* [Problem to solve] Print the lines below without any change, beginning with the line that contains "Which would you" and continuing through the line that contains "1171 inches", both included.
********************
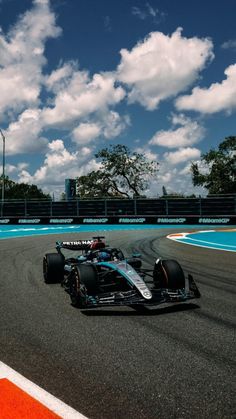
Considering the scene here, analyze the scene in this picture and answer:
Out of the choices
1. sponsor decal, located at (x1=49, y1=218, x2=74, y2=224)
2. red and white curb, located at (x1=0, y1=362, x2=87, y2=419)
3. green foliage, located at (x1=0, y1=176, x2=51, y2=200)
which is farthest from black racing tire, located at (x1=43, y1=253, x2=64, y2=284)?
green foliage, located at (x1=0, y1=176, x2=51, y2=200)

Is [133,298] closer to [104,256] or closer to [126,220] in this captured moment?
[104,256]

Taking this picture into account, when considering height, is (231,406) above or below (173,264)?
below

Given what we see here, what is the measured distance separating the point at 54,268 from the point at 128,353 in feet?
13.7

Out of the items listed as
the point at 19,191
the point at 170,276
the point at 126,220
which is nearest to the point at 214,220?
the point at 126,220

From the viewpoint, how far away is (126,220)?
120ft

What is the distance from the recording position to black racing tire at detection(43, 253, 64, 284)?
8.20 metres

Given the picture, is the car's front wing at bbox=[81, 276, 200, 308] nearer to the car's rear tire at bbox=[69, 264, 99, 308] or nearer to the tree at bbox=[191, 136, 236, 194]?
the car's rear tire at bbox=[69, 264, 99, 308]

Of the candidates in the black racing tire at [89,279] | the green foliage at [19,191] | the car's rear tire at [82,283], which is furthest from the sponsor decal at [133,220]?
the green foliage at [19,191]

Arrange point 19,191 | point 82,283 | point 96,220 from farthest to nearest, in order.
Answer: point 19,191 → point 96,220 → point 82,283

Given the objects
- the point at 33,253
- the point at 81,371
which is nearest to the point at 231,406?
the point at 81,371

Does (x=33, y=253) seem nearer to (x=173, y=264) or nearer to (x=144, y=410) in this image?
(x=173, y=264)

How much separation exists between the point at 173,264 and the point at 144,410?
12.6ft

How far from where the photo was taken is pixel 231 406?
10.2 feet

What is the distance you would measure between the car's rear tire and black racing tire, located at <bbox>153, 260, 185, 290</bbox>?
1135mm
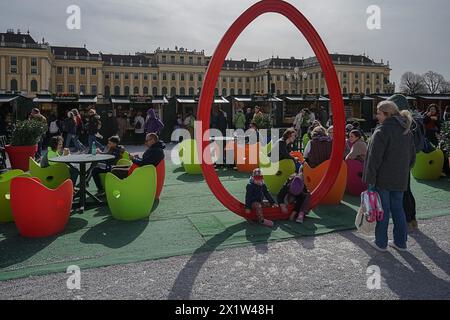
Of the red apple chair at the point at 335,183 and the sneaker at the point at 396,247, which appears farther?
the red apple chair at the point at 335,183

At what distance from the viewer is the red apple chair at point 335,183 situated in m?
6.16

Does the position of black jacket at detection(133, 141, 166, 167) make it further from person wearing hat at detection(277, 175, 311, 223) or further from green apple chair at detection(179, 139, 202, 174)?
green apple chair at detection(179, 139, 202, 174)

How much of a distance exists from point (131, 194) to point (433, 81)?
8797cm

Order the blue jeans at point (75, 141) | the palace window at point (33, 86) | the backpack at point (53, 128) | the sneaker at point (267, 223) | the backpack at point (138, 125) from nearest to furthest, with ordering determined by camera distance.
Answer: the sneaker at point (267, 223)
the blue jeans at point (75, 141)
the backpack at point (53, 128)
the backpack at point (138, 125)
the palace window at point (33, 86)

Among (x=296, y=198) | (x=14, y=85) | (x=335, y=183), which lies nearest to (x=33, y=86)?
(x=14, y=85)

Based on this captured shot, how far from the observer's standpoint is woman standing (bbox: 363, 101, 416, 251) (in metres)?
3.93

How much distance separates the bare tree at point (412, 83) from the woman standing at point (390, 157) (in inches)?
3253

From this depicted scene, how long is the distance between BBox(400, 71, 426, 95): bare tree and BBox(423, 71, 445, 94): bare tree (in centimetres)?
→ 99

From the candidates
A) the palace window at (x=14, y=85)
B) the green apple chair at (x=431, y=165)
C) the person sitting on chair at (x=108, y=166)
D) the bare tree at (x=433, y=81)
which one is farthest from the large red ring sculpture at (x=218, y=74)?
the bare tree at (x=433, y=81)

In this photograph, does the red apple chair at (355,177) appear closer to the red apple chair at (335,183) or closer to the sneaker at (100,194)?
the red apple chair at (335,183)
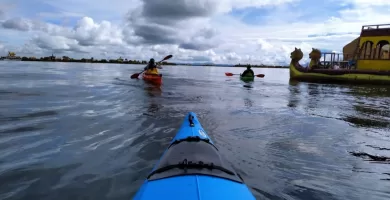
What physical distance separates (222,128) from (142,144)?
3.36 meters

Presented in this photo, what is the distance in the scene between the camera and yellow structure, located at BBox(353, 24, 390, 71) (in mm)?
29750

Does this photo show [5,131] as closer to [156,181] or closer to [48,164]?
[48,164]

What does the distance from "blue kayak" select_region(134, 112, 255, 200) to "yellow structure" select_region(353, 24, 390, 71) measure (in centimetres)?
3363

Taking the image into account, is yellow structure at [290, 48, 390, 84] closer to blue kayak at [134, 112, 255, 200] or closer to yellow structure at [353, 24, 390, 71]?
yellow structure at [353, 24, 390, 71]

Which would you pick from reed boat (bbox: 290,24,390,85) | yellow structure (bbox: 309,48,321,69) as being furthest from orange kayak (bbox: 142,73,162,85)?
yellow structure (bbox: 309,48,321,69)

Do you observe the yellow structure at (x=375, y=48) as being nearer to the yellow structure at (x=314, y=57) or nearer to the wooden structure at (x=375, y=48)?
the wooden structure at (x=375, y=48)

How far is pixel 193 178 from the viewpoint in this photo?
3180mm

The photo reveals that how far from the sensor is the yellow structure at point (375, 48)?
1171 inches

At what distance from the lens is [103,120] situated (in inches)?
393

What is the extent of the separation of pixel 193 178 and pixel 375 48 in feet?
117

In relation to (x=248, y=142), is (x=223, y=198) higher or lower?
higher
********************
* [Result of the exercise]
Which would you pick from reed boat (bbox: 290,24,390,85) | yellow structure (bbox: 309,48,321,69) as being furthest from orange kayak (bbox: 142,73,162,85)?
yellow structure (bbox: 309,48,321,69)

Do you observe the yellow structure at (x=375, y=48) as being nearer to the yellow structure at (x=314, y=57) or nearer to the wooden structure at (x=375, y=48)?
the wooden structure at (x=375, y=48)

How far is pixel 193 178 from the viewpoint in this photo?
3180mm

The photo reveals that how far from the sensor is the yellow structure at point (375, 48)?
1171 inches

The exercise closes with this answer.